Your task is to reproduce exactly the lines from the line with "What distance separates" through the end of the records below.

Spatial reasoning question data
════

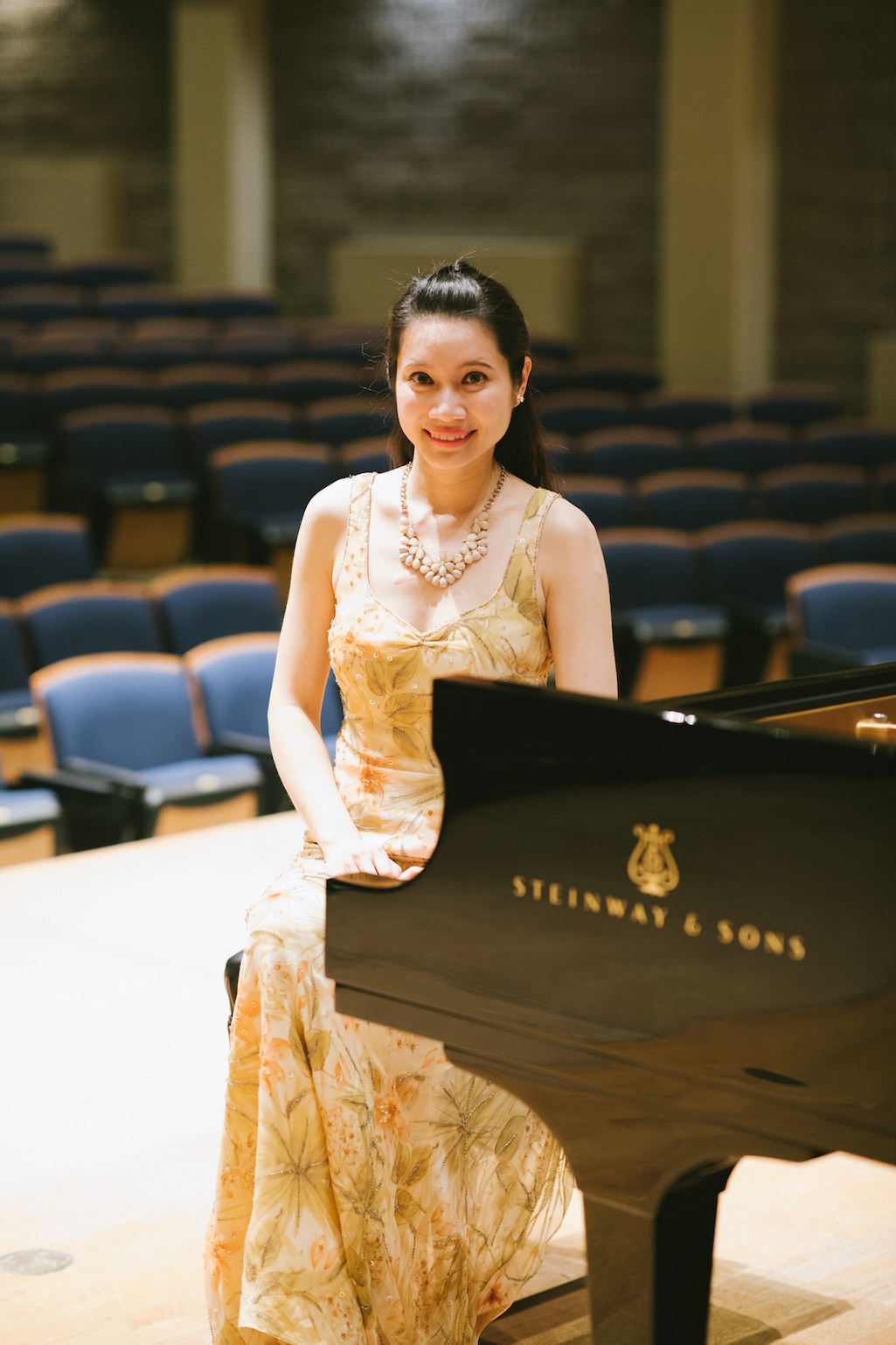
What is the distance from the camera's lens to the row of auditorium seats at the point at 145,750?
3248mm

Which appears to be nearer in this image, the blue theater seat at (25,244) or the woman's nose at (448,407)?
the woman's nose at (448,407)

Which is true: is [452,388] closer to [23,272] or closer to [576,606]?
[576,606]

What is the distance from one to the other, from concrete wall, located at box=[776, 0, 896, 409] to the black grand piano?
7716 millimetres

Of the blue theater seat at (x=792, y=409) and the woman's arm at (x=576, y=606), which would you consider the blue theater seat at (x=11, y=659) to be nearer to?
the woman's arm at (x=576, y=606)

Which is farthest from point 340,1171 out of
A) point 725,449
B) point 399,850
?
point 725,449

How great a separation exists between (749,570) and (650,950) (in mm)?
3884

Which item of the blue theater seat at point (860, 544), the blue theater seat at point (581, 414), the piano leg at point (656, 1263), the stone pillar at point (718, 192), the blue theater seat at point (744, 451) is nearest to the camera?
the piano leg at point (656, 1263)

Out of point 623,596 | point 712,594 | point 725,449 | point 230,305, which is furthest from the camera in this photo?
point 230,305

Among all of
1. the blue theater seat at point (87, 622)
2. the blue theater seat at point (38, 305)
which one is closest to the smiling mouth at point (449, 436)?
the blue theater seat at point (87, 622)

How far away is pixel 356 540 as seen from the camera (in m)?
1.73

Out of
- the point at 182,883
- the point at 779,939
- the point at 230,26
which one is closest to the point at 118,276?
the point at 230,26

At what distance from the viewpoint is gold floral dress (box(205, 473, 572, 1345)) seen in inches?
61.2

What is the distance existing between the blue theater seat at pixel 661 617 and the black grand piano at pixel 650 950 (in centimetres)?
321

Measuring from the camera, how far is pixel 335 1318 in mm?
1565
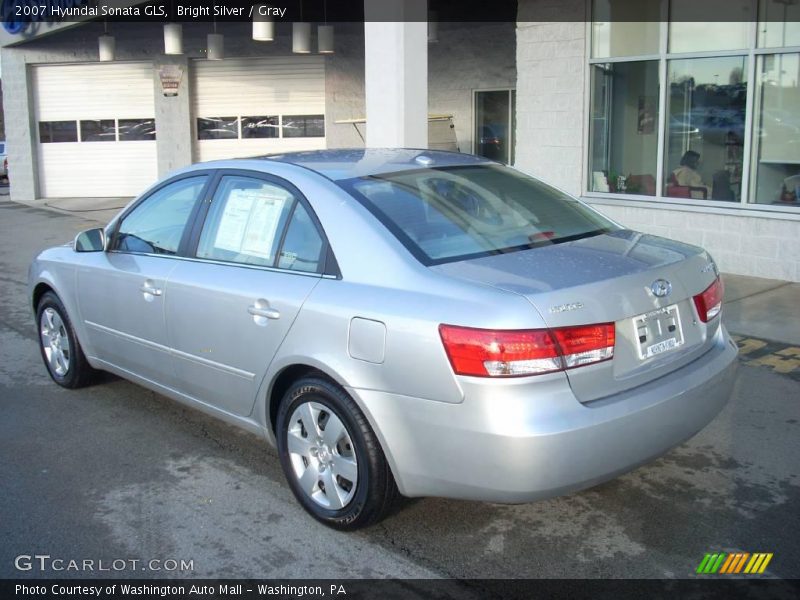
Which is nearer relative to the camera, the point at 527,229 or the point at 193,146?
the point at 527,229

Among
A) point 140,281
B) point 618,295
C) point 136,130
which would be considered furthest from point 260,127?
point 618,295

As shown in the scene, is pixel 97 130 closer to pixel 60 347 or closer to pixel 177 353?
pixel 60 347

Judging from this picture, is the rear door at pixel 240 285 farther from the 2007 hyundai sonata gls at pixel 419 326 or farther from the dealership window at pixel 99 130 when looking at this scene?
the dealership window at pixel 99 130

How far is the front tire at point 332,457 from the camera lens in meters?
3.67

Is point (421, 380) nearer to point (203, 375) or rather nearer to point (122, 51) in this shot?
point (203, 375)

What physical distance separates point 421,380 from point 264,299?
1.05m

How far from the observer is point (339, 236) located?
13.0ft

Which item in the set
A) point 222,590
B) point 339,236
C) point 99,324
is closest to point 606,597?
point 222,590

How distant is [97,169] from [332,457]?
18731mm

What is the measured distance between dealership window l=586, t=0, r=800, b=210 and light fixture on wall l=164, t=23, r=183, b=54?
371 inches

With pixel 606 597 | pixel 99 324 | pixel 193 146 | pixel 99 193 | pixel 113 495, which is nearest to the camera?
pixel 606 597

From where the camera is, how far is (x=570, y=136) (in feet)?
35.2

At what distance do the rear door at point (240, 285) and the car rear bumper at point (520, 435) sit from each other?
2.30 feet
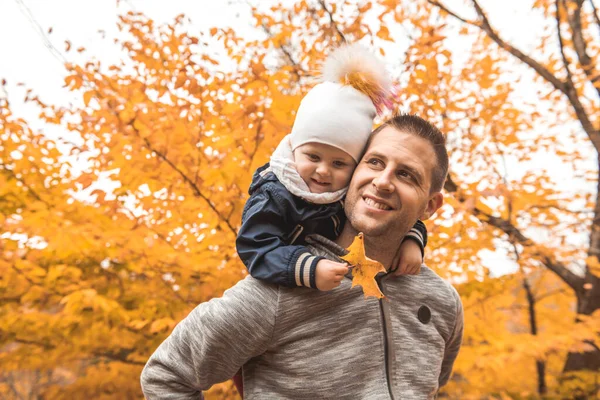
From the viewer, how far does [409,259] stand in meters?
1.54

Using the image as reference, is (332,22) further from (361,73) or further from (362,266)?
(362,266)

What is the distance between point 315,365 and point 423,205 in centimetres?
61

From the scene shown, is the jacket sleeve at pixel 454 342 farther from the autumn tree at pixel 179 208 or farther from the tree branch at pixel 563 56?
the tree branch at pixel 563 56

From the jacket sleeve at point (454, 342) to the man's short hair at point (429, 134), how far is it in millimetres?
482

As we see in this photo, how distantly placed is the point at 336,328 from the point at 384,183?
47 centimetres

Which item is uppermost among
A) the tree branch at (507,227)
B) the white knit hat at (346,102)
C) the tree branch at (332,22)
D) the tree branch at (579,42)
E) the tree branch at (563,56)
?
the tree branch at (579,42)

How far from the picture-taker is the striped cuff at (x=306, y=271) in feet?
4.19

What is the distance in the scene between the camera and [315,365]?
1391mm

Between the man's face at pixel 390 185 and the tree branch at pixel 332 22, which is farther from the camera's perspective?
the tree branch at pixel 332 22

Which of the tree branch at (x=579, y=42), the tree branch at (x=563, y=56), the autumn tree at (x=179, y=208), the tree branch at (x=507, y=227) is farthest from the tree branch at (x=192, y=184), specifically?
the tree branch at (x=579, y=42)

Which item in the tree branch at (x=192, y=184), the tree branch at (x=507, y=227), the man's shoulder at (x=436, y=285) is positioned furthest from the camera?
the tree branch at (x=507, y=227)

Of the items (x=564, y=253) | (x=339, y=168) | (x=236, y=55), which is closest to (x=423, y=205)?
(x=339, y=168)

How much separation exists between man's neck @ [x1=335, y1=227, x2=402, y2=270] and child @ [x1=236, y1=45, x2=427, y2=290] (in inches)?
1.1

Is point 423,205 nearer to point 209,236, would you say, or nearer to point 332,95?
point 332,95
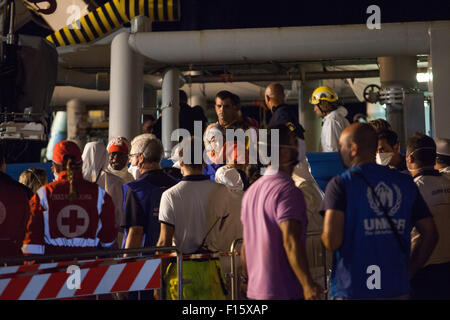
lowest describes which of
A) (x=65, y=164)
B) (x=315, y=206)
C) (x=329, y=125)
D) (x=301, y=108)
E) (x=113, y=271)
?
(x=113, y=271)

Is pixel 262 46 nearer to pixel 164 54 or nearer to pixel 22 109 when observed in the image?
pixel 164 54

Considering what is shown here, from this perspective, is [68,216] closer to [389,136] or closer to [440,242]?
[440,242]

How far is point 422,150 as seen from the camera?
4426 mm

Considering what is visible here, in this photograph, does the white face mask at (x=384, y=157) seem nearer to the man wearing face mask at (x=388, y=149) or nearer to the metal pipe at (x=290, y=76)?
the man wearing face mask at (x=388, y=149)

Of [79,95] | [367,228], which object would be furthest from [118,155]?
[79,95]

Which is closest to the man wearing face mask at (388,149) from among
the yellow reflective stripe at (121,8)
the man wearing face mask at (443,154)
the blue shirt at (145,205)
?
the man wearing face mask at (443,154)

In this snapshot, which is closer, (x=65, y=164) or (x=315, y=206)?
(x=65, y=164)

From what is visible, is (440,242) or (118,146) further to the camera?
(118,146)

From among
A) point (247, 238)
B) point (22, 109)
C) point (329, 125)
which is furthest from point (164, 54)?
point (247, 238)

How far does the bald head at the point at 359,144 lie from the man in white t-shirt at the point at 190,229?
1.16 m

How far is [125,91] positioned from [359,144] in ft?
23.2

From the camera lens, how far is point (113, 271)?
12.9 ft

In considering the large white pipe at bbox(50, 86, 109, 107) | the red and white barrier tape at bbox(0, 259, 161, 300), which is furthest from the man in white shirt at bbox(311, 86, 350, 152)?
the large white pipe at bbox(50, 86, 109, 107)

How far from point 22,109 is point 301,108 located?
8.48 m
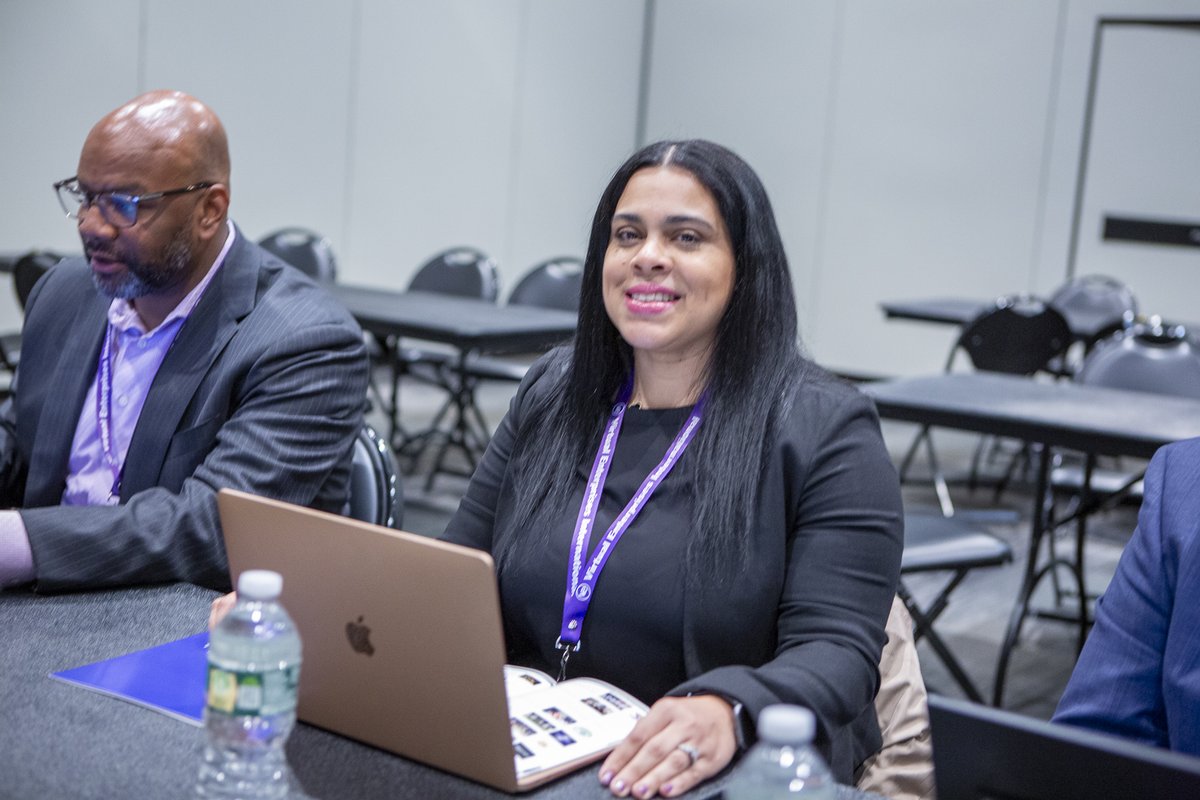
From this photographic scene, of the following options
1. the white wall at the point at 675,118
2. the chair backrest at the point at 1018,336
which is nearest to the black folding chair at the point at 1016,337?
the chair backrest at the point at 1018,336

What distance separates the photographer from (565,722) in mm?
1500

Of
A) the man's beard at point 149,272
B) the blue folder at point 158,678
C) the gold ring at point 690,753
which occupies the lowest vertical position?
the blue folder at point 158,678

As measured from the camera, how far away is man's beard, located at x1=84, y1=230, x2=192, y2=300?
228 centimetres

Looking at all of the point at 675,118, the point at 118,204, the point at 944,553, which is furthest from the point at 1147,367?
the point at 675,118

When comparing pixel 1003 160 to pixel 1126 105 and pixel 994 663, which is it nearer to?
pixel 1126 105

════

Full response:
What distance separates the photographer from (565,722) in mm?
1500

Of
A) the man's beard at point 149,272
B) the blue folder at point 158,678
C) the gold ring at point 690,753
which occupies the lowest vertical position?
the blue folder at point 158,678

As measured from the camera, how far away is man's beard, located at x1=84, y1=230, x2=192, y2=300?
228 centimetres

Looking at all of the point at 675,118, the point at 118,204, the point at 944,553, which is furthest from the point at 1147,367?
the point at 675,118

When comparing pixel 1003 160 to pixel 1126 105 and pixel 994 663, which is it nearer to?
pixel 1126 105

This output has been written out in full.